WORK REQUIRED:
Count the lines of the items below that contain the string "region" and reply with only that number.

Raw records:
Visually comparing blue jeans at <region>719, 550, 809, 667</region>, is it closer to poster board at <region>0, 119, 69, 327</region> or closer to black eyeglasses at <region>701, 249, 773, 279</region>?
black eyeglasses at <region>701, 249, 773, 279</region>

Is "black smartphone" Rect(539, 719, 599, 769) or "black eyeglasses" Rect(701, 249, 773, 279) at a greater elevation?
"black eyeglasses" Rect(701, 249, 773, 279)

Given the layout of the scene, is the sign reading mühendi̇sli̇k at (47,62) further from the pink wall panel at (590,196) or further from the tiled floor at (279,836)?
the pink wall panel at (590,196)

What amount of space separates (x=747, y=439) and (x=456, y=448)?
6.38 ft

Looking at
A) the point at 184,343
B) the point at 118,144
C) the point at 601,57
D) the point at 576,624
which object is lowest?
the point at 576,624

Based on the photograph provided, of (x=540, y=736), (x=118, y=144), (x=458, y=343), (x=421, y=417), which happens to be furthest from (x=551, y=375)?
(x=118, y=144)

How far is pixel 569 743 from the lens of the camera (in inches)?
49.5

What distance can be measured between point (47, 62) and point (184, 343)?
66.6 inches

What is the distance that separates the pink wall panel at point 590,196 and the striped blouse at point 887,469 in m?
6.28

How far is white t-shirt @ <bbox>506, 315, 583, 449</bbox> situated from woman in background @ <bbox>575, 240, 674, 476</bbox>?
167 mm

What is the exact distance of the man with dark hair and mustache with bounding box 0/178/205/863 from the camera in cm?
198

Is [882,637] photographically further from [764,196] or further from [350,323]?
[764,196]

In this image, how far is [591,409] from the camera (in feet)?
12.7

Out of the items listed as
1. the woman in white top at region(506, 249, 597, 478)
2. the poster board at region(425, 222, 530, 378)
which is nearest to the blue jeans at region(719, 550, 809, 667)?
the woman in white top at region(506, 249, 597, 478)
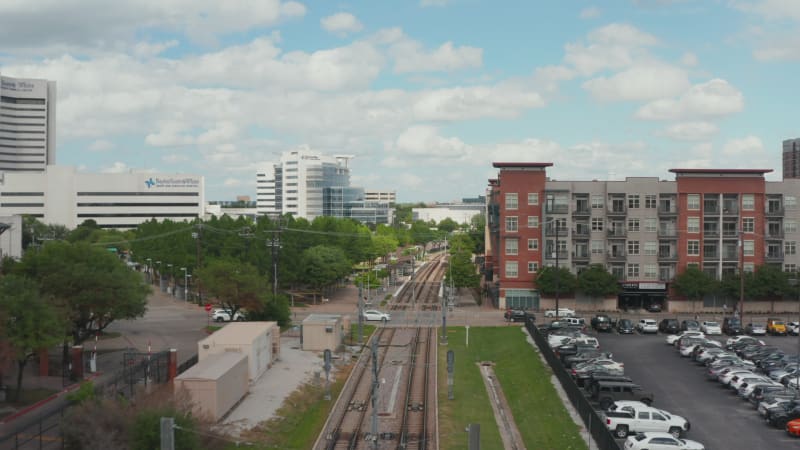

TASK RESPONSE:
6